BJP’s pointsman in the state, Ram Madhav, has come up with an even more ludicrous explanation, which he has tried to gloss over as humour. He tweeted on Thursday that PDP and NC had boycotted the recently held poll for urban bodies on directions received from across the border. He added that it was possible that the parties may have received instructions from across the border to come together and stake their claim to form the Government.

What is clear is that faced with a fait accompli and the prospect of an anti-BJP Government being formed, the Governor did what New Delhi wanted him to do. Since Sajjad Lone had also staked his claim to have the majority, the right course would have been for him to call for a floor test in the House. Had Lone succeeded in poaching 16 MLAs from other parties, he could have been in the saddle with BJP’s backing. It was only when the Governor and Lone realised that securing a majority would be difficult that the House was dissolved.

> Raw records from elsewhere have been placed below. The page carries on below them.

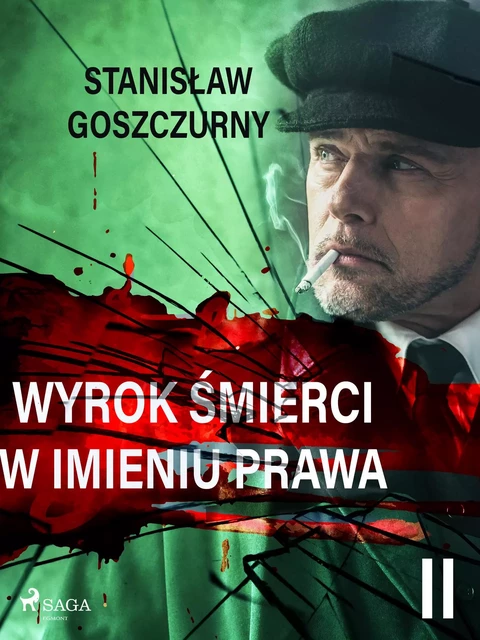 Wyrok śmierci 2. W imieniu prawa - Stanisław Goszczurny - Saga Egmont International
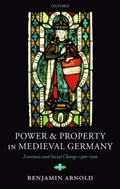 Power and Property in Medieval Germany | UniversityofReading)Arnold Benjamin(ProfessorofMedievalHistory | 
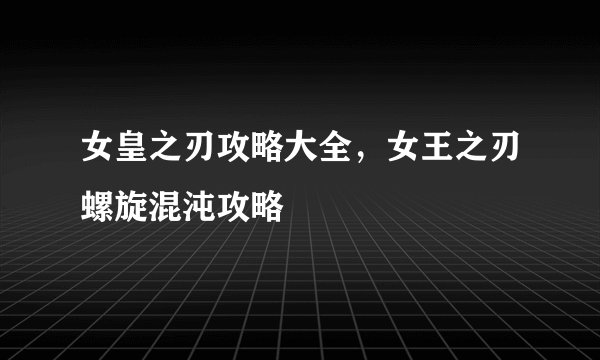 女皇之刃攻略大全，女王之刃螺旋混沌攻略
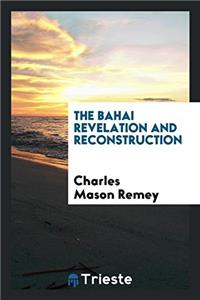 The Bahai Revelation and Reconstruction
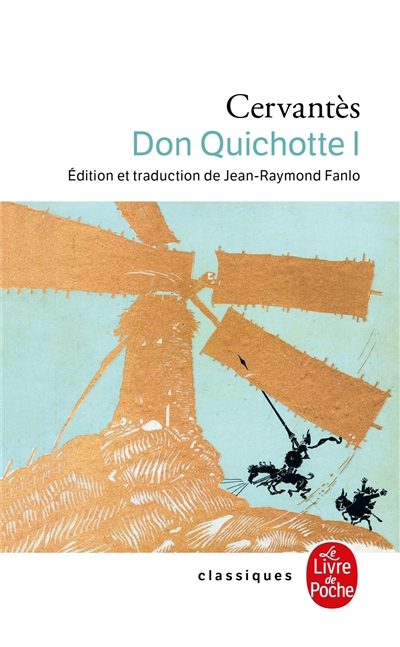 Don Quichotte. Vol. 1. 1605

The curious claim that it was a holiday and the Fax Machines at the Raj Bhavan were not working and hence the Governor did not receive the letter from former chief minister Mehbooba Mufti does not even deserve to be dignified with a response. For at least six hours before the dissolution, TV channels were playing out the news of the parties staking their claim. Surely the Raj Bhavan in both Srinagar and Jammu have enough personal staff to keep the Governor informed of developments? In any case if the Governor was indeed blissfully unaware of what was happening, there surely could have been no urgency for him to recommend dissolution of the House late in the evening on a holiday?

That the dissolution of the House will be challenged in court appears a foregone conclusion. The Supreme Court has consistently frowned on Governors and the Centre playing God in deciding which combination or alliance would rule in states. If no single party gets a majority, a combination of parties need to come together and prove their strength on the floor of the House is what the court has repeatedly ruled. And there is little doubt what the court will rule in this particular case.

Another issue that the dissolution raises is whether we really need the fig-leaf of a Governor in states, if Raisina Hill is going to take the all-important decisions.